Livorno. Chiesa e discount shakerati ad arte con tanto di benedizione, come diavolo e acquasanta. E, inevitabilmente, il fuoco mefistofelico della polemica ha di nuovo illuminato il cammino di credenti e non. Una diatriba nata dall’impossibilità d’interrompere una delle tradizioni oramai secolari del Santuario di Montenero: quella legata alla «vendita» - oppure «offerta», che dir si voglia - d’acqua e olio benedetti ai fedeli. «Operazione commerciale» a rischio tracollo per l’intervento dell’Usl, il cui veto, un anno fa, negò per motivi igienici la vendita ai devoti d’acqua «corrente» consacrata. Costringendo pertanto i religiosi ad acquistare stock di bottigliette d’acqua «Lora» Recoaro e olio di marca ed applicare su ognuna di esse un’etichetta adesiva semitrasparente. Sopra è stampata l’effigie della Madonna di Montenero. Poi tutto viene benedetto 1000 pezzi per volta. Gli articoli vengono distribuiti, ancora sigillati, in cambio d’una «offerta». Secondo l’opinione di alcuni, un gesto tra il sacro ed il profano, ben lontano dallo spirito religioso. Secondo i devoti, invece, una giusta raccolta di fondi per sostenere le opere di carità del santuario.

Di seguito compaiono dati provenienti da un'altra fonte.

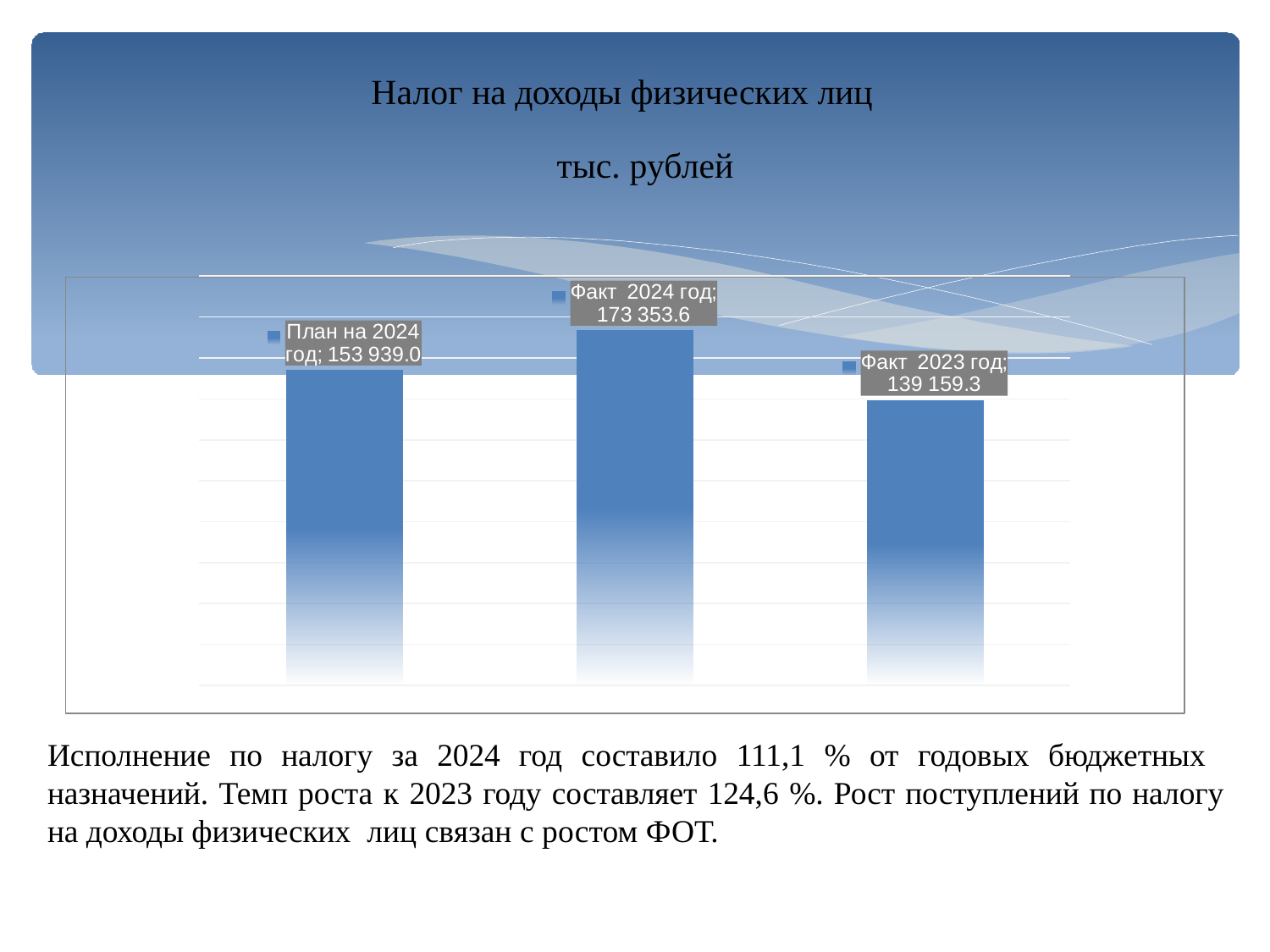
What is the value for План на 2024 год? 153 939.0 What is the difference between Факт 2024 год and Факт 2023 год? 34 194.3 What is the title of the chart? Налог на доходы физических лиц Which category has the highest value? Факт 2024 год What is the value for Факт 2023 год? 139 159.3 What kind of chart is shown on the slide? Bar chart How many bars are shown in the chart? 3 Which is larger, Факт 2024 год or План на 2024 год? Факт 2024 год What is the value for Факт 2024 год? 173 353.6 What is the difference between План на 2024 год and Факт 2023 год? 14 779.7 Which category has the lowest value? Факт 2023 год What is the difference between Факт 2024 год and План на 2024 год? 19 414.6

«Condivido che si prosegua la tradizione dell’acquasanta - afferma Bruno Lo Porto, animatore del Comitato «Casi socialmente rilevanti», che è stato tra i primi a denunciare la vicenda, ma avrei un semplice calcolo da fare: se si «vende» una bottiglietta da 25 centilitri a 1 euro, ciò vuol dire che 1 litro d’acqua, ovvero 4 pezzi, costa 4 euro. In altri termini, quasi 8.000 vecchie lire al litro! Fare un’offerta è una cosa; ma un’offerta con indicazione obbligata la dice lunga su quella che io considero soltanto un’operazione commerciale. Spero quindi nell’intervento delle autorità competenti per verificare se la cosa rientri nella legalità. Poiché vendere 1 litro d’acqua a 8.000 lire è assolutamente illegale!».
«Gli introiti - osserva invece Mario Canessa - che i monaci ricavano da queste offerte vengono utilizzati per il mantenimento di questo complesso, che è davvero imponente. E una parte di essi va anche in beneficenza, a sovvenzionare le attività di volontariato organizzate dal Santuario. Per quanto riguarda il valore spirituale dell’acqua benedetta... c’è chi sceglie di crederci e chi no, dipende tutto dalla fede». Critica Fortunata Sanfilippo: «È quanto meno opportuno che si vada a fondo nella questione per accertare che il denaro sia devoluto in opere di beneficenza e che queste iniziative non siano esclusivamente fonti di guadagno».
«A mio parere - dice Roberto Motroni - l’acqua minerale va smerciata nei negozi o nei supermarket, e non in chiesa. La chiesa dovrebbe vendere fede, ricordi sacri e tutto quello di cui hanno bisogno i credenti». Tocca poi a Dina Di Franco: «Non comprerei mai una di quelle bottiglie perché, quando ho seri problemi da affrontare, mi rivolgo direttamente all’alto, senza intermediari. Questo è il mio modo d’intendere la religione».
«Noi commercianti - conclude Marzio Conti, presidente della «Pro Loco» di Montenero e titolare del ristorante omonimo - stiamo iniziando a preoccuparci. Soprattutto a causa di chi sta spingendo il «business religioso» decisamente oltre; un atteggiamento che rischia di mettere in crisi l’intera piazza. Quindi, mi sento in dovere di lanciare un SOS ai nostri amministratori, affinché ci difendano dallo strapotere del Santuario. Perché credo che si dovrebbe rimettere in discussione qualche autorizzazione di troppo».